How will we see the slow motion shots?

The data from a high speed camera is captured in a raw format specific to it - .cine files for the Phantom Flex and HD Gold (these are widely accepted by post production houses), and .mrf files for the Redlake Y5 (these need to be processed by us).  The footage can then be transferred from the camera’s buffer in one of two ways, depending on the camera used:

 

Phantom Flex / HD Gold:  You can transfer from the Phantom Flex, Phantom HD Gold and the Redlake Y5 to a laptop running specialised software, but with the Phantoms you have the ability to save directly onto a CineMag.  This is the fastest way of saving data within the high speed world – vastly reducing the downtime whilst the footage saves to just a few seconds. When using the Phantom's "Run-Stop" mode, you can shoot at 450fps, straight to the CineMag (for up to three and a half minutes). Once the CineMags are full (we've got 2x 256Gb), they need to be downloaded to our workstation (on set). This will take approximately 30 minutes (it's a fibre optic connection). Because we have two CineMags, one can be downloading whilst the other is being used to shoot.

 

Redlake Y5: The data is transferred from the camera onto the laptop via an Ethernet cable, meaning  the Redlake Y5 must always be tethered to the computer.  This camera requires up to a few minutes to download each shot immediately after each one is captured (exactly how long depends on the length of clip you have captured).  Sometimes this works well and we’re often ready before anyone else (especially if a machine needs to be reloaded or if a set needs to be redressed for example!), but it is worth noting that it is a different workflow from other cameras - including the Phantom Flex with its near-instant saving to CineMags.

Raw rushes

The rushes from all our high speed cameras can then be converted into whatever video format you require (at maximum resolution and loss-less compression). An external hard drive can be loaned to the client if required.
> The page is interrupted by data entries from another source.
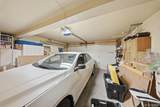 2604 Whispering Hills - Photo 31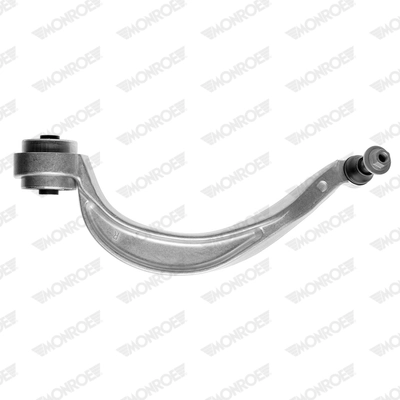 Купить 3L407023 AND Нижний правый рычаг передней подвески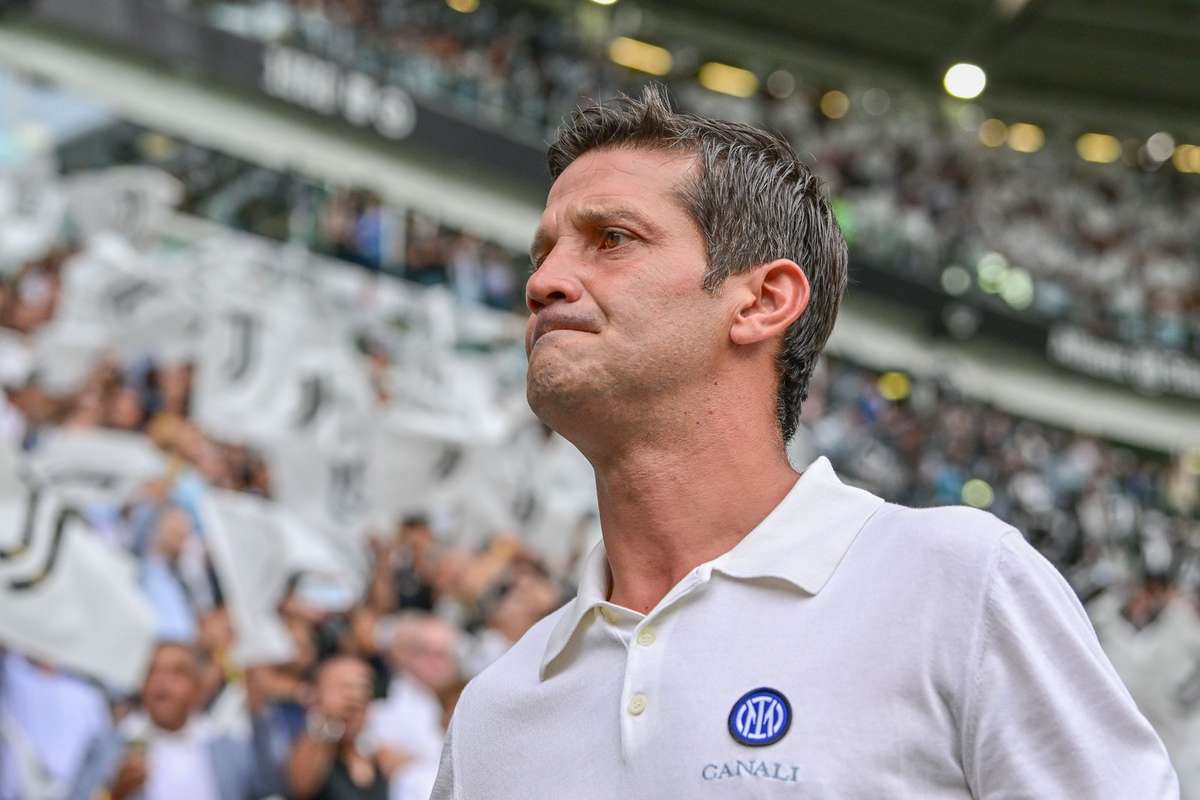 Fabrizio Romano a anuntat situatia lui Cristi Chivu
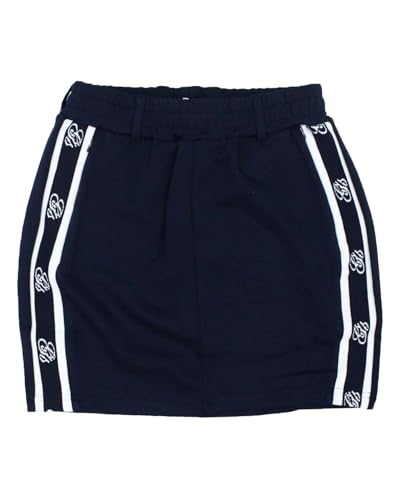 [CASUALINASE] StEFA fB[X StXJ[g gs GOLF XEFbgW[W Ci[pct ^Cg uSCؑ H~ t 3-lCr[ M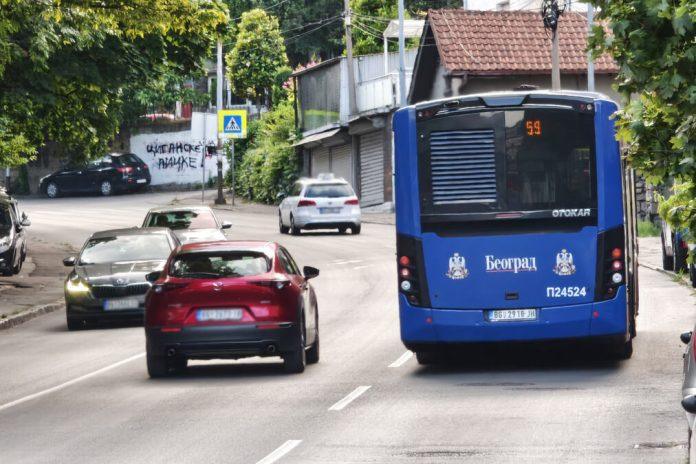 vazno-za-sve-beogradane!-od-1-septembra-krece-zimski-red-voznje-u-javnom-prevozu:-na-ulice-izlazi-vise-od-1.700-vozila,-gase-se-ove-linije!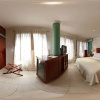 Отель Armonia Wellness Spa, фото 3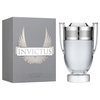 Product Paco Rabanne Invictus Eau de Toilette 100ml thumbnail image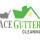 Ace Gutter Cleaning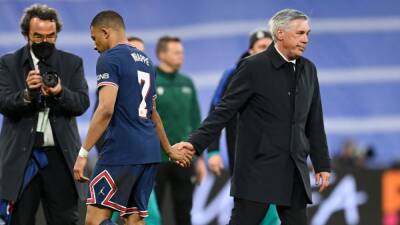 Atrapa a un ladrón - en.as.com -  Kiev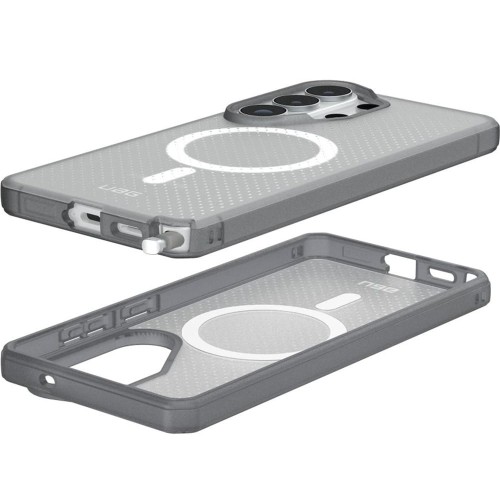urban-armor-gear-dot-magnetic-magsafe-galaxy-s26-ultra-frosted-ice-ash-02.jpg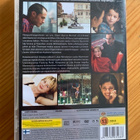Mammutti DVD - pikkukuva 2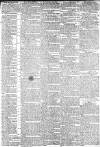 Manchester Mercury Tuesday 18 May 1802 Page 3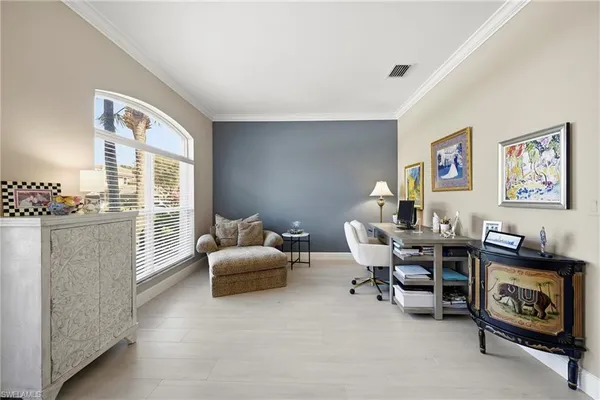 $636,000 | 20291 Torre Del Lago Street, Estero, FL 33928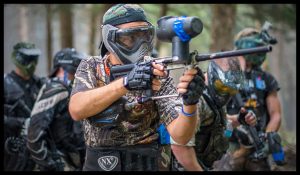 nepozabna fantovščina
Please note: with the Phantom Flex and HD Gold, we include .cine file processing within the package price.  Other formats (eg. tiff sequence conversion) may be supplied at no additional cost but this is dependent on the required turnaround time and the amount of data to be transcoded.  We usually include up to 500Gb of .cine file processing, but are as accommodating as we can be within the time constraints.  If you are likely to shoot above this, you may be required to provide a hard drive on location (again, please just ask if you have any questions).

What about lighting for slow motion filming/high speed?

High speed filming requires a lot of light (around 5 times as much as at 25fps). The flicker associated with slow motion can be eradicated by the use of correct lighting:

  • With tungsten lights, the flicker is caused by the filament switching on and off 50 times per second (50Hz AC mains supply). To avoid this, you must use 5kW or above lamps.
  • HMI lights suffer from something called "arc wander". This results in a blue/green colour shift/flicker. High frequency (1000Hz) electronic ballasts will avoid this.

One light source which is often overlooked is the sun – it's bright (most of the time!) and only flickers once a day.

How much does slow motion filming cost?

Not as much as you'd think!  Here at Quench, we pride ourselves on being highly competitively priced.  Each camera comes as part of an all-inclusive package – making things easy for you as well as keeping the costs down.